By Ralph Hexter
(Editor’s note, this was a letter to the community dated Friday, April 8 from Provost & Executive Vice Chancellor Ralph Hexter) –
In response to numerous questions and comments submitted to the Office of the Chancellor and the Office of the Provost, I write to provide the community with an update of the situation in Mrak Hall, and also to clarify the concerns of university administration and impacted staff with respect to the manner in which this protest is being carried out.
At the outset, let me make it clear that the issue is not and has never been about protest. The university has a Freedom of Expression policy that is very clear on the right to protest. The most recent version of the policy is the product of a great deal of collaborative work, involving representatives of the Academic Senate and the ASUCD. Not insignificantly, it was reviewed favorably by the ACLU. I urge all who are interested to consult the policy at http://manuals.ucdavis.edu/ppm/400/400-01.pdf
Let me now move on to respond to some of the questions and comments we’ve received, and to clarify the administration and staff concerns I mentioned above.
At any one time, a small number of protesters continues to occupy the reception area and a hallway on the 5th floor of Mrak Hall. While Chancellor Katehi, Vice Provost – Academic Affairs Maureen Stanton, and I, along with our colleagues, operate more or less normally in our offices and receive visitors, with minimal inconvenience, access to the Office of Research is effectively blocked, so Vice Chancellor – Research Harris Lewin and his immediate staff must work from a remote location.
The fact that the protestors refuse to vacate Mrak Hall during non-business hours presents a number of further challenges.
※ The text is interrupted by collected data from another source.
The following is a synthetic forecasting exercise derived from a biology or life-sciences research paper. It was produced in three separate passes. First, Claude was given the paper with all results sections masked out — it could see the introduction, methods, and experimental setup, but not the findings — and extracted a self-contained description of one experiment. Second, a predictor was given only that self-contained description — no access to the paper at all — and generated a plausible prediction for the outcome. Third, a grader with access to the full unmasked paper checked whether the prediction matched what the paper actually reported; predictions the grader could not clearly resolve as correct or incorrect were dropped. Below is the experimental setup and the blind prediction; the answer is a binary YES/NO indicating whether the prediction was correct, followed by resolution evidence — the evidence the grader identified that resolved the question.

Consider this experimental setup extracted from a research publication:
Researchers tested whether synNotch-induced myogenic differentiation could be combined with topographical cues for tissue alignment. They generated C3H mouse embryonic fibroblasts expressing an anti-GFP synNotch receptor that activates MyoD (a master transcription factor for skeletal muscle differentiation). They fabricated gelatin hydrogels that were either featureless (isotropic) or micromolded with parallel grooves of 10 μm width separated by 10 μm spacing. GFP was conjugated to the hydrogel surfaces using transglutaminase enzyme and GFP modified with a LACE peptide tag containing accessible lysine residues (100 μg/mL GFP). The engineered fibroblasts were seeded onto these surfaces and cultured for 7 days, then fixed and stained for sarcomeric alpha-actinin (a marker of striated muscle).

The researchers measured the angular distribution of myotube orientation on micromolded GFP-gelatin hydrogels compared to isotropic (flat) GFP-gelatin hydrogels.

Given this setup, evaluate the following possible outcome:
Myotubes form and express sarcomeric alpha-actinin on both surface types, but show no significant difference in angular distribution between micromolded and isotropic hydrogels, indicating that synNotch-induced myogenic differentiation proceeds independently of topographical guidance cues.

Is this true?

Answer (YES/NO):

Because Mrak Hall is not a residence hall, it has been necessary to assign additional staff to monitor the building throughout nights and over the weekend in order to ensure safety. The protesters’ remaining in Mrak Hall when it is closed is but one of the violations of campus regulations about which the occupiers have been repeatedly informed but which they continue to ignore.
A significant number of correspondents have challenged our restrained response to a significant ongoing disruption and violations of campus regulations and policies. To them and to all let me say
that we do not condone and have never condoned such disruptions or violations. We have, quite deliberately, so far elected not to initiate disciplinary proceedings in the hope that the students will yet choose to enter into dialogue with the chancellor, an option she has repeatedly offered.
Let me address next the disruption and unease that the occupation is causing our staff, for this is a matter of grave concern. Staff are not merely inconvenienced. Many no longer feel comfortable using the restrooms in Mrak Hall. Many complain about the odors emanating from the protesters’ food and the garbage they leave behind, which is also an additional burden on the custodial staff. For their patience and forbearance, we thank them; it is a great deal to ask of them.
Some protesters, however, have even gone so far as to confront individual staff members, posting videos of these interactions on their social media channels. As if being held up for public ridicule were not enough, some staff have experienced outright intimidation. At least one staff member has filed a grievance. Others perhaps have refrained out of fear of further intimidation.
In addition, there have been acts of intimidation directed at faculty members for their personal views and associations.
As I close, let me affirm once again that UC Davis honors the right to protest and to engage in vigorous debate, including criticism of the administration. It is lamentable, however, that the manner in which a number of the Mrak occupiers have chosen to conduct their protest falls, in many respects, outside of official campus regulations and policies, and certainly far short of the aspirations embodied in our Principles of Community.
It is especially lamentable that the conduct of some has extended to intimidation, which has no place on our campus. Those who engage in it abuse the freedoms we all enjoy at our great university.